• _PROVIDED TEXT_
────────────────────

Gibson is a graduate of Sanford H. Calhoun High School.

Music career

In 1983, Gibson submitted a cassette recording of her original composition "I Come From America" to WOR for the station's song contest. After she won a cash prize of 1,000 from the contest, her mother convinced a relative to loan her 10,000 to convert the family garage into a recording studio.

1986–1989

After years of writing and producing her own material, a demonstration tape of Gibson's submitted to a radio personality was eventually shared with an executive at Atlantic Records. Based solely on Gibson's original song, "Only in My Dreams", she was signed to a development deal and began a promotional tour of club venues throughout the United States.

Gibson spent much of 1986 and the beginning of 1987 building her songwriting catalog, while continuing to play club dates. During her promotional tour, Gibson continued attending classes at Calhoun High School in Merrick, New York, where she later graduated as an honor student. Diane Gibson, Debbie's mother and manager, accompanied her daughter on many of these track dates. "We played dance clubs, straight clubs, and gay clubs," Diane has said.

The single "Only in My Dreams" was released in December 1986 and landed in the Billboard Hot 100 chart beginning in May 1987, peaking at number four that September. Atlantic Records and Gibson worked to complete her first album as a result of the good showing by the single.

Following the success of "Only In My Dreams", "Shake Your Love" was released as the follow-up single and reached the Billboard top five. The "Shake Your Love" video was choreographed by Paula Abdul and was the first time MTV had visited Gibson on a video shoot.

In 1987, while performing at nightclubs throughout the United States, Gibson recorded her debut album, Out of the Blue. Along with producer Fred Zarr, Gibson wrote, recorded, and produced it in four weeks. Four singles from the album reached the top five of the Hot 100 chart: "Only in My Dreams", "Shake Your Love", "Out of the Blue", and the number-one hit "Foolish Beat", followed by "Staying Together", which performed more modestly, reaching number 22. "Foolish Beat" set a record, making Gibson at 16 the youngest artist to write, produce, and perform a Billboard number-one single, as cited in the 1988 Guinness Book of World Records. She remains the youngest female artist to have done so. Out of the Blue became a hit album, and she had success in the UK and southeast Asia, filling stadiums with her Out of the Blue tour. By the end of 1988, Out of the Blue had gone triple platinum.

────────────────────

• _RAW DATA_
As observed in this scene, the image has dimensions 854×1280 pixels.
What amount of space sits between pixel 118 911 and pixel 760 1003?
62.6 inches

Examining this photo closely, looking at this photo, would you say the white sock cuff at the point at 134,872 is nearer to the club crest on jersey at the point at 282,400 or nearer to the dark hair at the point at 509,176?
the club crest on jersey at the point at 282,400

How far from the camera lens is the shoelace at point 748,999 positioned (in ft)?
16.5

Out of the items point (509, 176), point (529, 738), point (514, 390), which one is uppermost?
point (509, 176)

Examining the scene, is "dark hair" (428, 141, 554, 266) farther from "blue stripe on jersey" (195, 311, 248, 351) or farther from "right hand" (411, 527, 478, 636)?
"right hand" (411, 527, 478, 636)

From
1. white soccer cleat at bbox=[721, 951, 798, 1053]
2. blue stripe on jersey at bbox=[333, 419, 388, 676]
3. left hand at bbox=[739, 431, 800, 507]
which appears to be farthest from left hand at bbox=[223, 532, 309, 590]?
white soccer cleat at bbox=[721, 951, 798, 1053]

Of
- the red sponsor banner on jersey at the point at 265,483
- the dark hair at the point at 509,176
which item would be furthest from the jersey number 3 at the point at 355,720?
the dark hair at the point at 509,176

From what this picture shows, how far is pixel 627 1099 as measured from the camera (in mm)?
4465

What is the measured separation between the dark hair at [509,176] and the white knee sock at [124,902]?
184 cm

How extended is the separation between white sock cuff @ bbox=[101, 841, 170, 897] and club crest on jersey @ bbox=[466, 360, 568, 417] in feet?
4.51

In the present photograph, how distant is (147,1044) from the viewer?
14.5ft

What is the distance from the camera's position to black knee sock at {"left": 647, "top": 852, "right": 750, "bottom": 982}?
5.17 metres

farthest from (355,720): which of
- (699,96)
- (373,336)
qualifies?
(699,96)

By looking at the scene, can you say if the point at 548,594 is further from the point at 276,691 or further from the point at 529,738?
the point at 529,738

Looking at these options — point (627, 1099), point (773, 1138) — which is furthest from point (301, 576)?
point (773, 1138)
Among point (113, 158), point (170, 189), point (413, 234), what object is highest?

────────────────────

• _SHORT EXERCISE 1_
Translate into French the sentence "By the end of 1988, Out of the Blue had gone triple platinum." from the passage on Gibson's music career.
• _SHORT EXERCISE 2_
Write what follows the last sentence of the passage on Gibson's music career.

• _TASK RESULT 1_
À la fin de 1988, Out of the Blue avait été certifié triple disque de platine.

• _TASK RESULT 2_
The music video compilation Out of the Blue was certified platinum by the RIAA; the concert tour video was certified double platinum. In October 1988, Gibson sang the national anthem for Game 1 of the Major League Baseball World Series.

Electric Youth was released in early 1989 and spent five weeks at number one on the Billboard 200. The first single released, "Lost in Your Eyes", was number one on the Hot 100 for three weeks, garnering her another achievement as the youngest female to have both an album and single simultaneously at number one. She shared the 1989 ASCAP Songwriter of the Year Award with Bruce Springsteen. Subsequent singles from the album were "Electric Youth" (number 11), "No More Rhyme" (number 17), and "We Could Be Together" (number 71). The Electric Youth album was certified double platinum by the RIAA. The successful Electric Youth world tour and Live Around the World VHS (double platinum) followed.

1990–2001
She recorded two more albums for Atlantic Records: Anything Is Possible (1990) and Body, Mind, Soul (1993). The former's title song, co-written with Motown mainstay Lamont Dozier, peaked at number 26 on Billboard'''s Hot 100 in 1991. Subsequent singles from Anything Is Possible failed to chart on the Hot 100, although "One Step Ahead" scored on the Hot Maxi Singles and Hot Dance charts, peaking at numbers 21 and 18, respectively.

During this time, Gibson was part of the supergroup that recorded the charity single "Voices That Care", which peaked at number 11 on the Hot 100 chart.

In 1992, she contributed a version of "Sleigh Ride" to the charity album A Very Special Christmas 2 which hit #7 on the Billboard album chart and was certified Double Platinum for shipment of two million copies.

In 1995, she signed with EMI's SBK Records division and recorded her only album for the label, Think with Your Heart. It was an adult contemporary-heavy album consisting of piano and keyboard ballads recorded predominantly with the London Philharmonic Orchestra. The album's producer, Niko Bolas, who was usually Neil Young's co-producer, was producing the reunion album for Circle Jerks (a veteran punk band) and invited Gibson to a recording session for that band's album. She sang background vocals on the song "I Wanna Destroy You", as well as appearing at and participating in the Circle Jerks' performance at the punk venue CBGB wearing one of the band's T-shirts and sharing a microphone with frontman Keith Morris.

In 1998, she sang the song, "I Do", which is featured on the soundtrack to the film, The Naked Man. The lyrics to the song were composed by the co-writer of the film, Ethan Coen. The soundtrack has never been released.

After parting company with EMI, Gibson formed her own record label, Espiritu, to release her original material. Her sixth album, Deborah (1997), marked her full return to pop. Deborah includes the lead single "Only Words". "Only Words" (Dance Edit) became a Top-40 Hot Dance Music/Club Play hit. The album's other single was the ballad "Naturally". Though it only sold 20,000 in the US, Deborah remains well-respected.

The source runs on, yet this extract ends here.